[Mailman-Users] Importing large archives ... design limit hit, and possible bug
courtney at 4th.com
Sun Jun 2 16:15:16 CEST 2002
On Sunday 02 June 2002 10:00 am, LuKreme wrote:
> On Saturday, June 1, 2002, at 09:21 PM, Scott Courtney wrote:
> > On Saturday 01 June 2002 10:59 pm, LuKreme wrote:
> >> Out of curiosity, how did you split the mbox? I have about 1200 emails
> >> I
> >> want to add to the archive.
> > I wrote a little "awk" program to split them into 80-message chunks. Here
> > is
> > the source code:
> Ah.. awk. I hate awk. Good thing you wrote it. :)
I love awk! You probably would use <gasp!> <ugh!> .... Perl.
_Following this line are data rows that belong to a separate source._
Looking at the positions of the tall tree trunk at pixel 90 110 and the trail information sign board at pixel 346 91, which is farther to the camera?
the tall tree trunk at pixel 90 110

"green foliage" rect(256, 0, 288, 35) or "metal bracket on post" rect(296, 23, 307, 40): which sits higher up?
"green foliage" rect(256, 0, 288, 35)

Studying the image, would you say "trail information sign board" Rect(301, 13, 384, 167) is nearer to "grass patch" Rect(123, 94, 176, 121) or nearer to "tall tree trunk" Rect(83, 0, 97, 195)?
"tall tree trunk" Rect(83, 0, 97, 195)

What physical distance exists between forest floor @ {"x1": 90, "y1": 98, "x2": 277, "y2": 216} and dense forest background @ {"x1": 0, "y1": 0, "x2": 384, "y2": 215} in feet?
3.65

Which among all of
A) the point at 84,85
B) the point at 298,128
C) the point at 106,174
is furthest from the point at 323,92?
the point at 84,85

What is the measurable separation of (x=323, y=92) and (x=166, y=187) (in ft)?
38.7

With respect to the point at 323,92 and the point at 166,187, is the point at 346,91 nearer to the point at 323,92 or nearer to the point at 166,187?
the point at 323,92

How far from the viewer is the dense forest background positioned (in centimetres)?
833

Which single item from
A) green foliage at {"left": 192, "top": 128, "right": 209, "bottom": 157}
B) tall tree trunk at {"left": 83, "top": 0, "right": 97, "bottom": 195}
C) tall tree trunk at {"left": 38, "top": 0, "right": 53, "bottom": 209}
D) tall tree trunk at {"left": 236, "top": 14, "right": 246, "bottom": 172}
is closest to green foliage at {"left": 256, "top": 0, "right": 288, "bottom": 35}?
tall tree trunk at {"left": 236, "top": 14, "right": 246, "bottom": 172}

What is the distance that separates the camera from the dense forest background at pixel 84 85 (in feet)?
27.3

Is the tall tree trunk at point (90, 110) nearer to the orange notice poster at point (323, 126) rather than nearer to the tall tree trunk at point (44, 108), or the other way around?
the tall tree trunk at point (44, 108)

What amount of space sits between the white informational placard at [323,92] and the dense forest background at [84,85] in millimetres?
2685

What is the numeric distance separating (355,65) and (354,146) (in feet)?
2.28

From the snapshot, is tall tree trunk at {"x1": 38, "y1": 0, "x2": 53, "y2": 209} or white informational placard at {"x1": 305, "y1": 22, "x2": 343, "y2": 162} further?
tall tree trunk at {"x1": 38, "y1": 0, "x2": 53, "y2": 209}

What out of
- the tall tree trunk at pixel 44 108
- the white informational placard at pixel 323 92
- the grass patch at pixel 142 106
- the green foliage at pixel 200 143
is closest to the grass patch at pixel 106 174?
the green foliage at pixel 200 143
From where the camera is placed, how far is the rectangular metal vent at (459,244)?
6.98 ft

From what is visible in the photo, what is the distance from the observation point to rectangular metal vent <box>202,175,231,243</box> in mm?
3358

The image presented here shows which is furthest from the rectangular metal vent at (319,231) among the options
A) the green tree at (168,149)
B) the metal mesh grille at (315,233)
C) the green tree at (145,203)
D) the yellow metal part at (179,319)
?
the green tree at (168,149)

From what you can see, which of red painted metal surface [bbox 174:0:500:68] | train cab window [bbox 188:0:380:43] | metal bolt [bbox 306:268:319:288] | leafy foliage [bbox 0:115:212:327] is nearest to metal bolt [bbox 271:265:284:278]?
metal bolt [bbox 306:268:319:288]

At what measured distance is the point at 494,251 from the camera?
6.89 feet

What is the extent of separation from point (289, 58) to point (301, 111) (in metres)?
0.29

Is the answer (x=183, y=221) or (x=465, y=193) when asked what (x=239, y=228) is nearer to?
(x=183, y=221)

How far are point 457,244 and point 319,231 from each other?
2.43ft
(I mean that humorously, by the way. Not trying to start a flamewar or
anything. Linux has lots of good tools, and it's great that each of us
can choose the ones we like best. <GRIN>)
> All the emails got loaded (thanks!) but I'm still getting errors when it's
> trying to finish.
> Updating index files for archive [2002-June]
> Computing threaded index
> Updating HTML for article 52
> article file /Users/mailman/archives/private/list/2002-June/000052.html is
My suggestion now is to do the following:
1. Fix up the "From " --> "rom " errors, since that is a known, obvious, and
severe problem. You've probably already done that.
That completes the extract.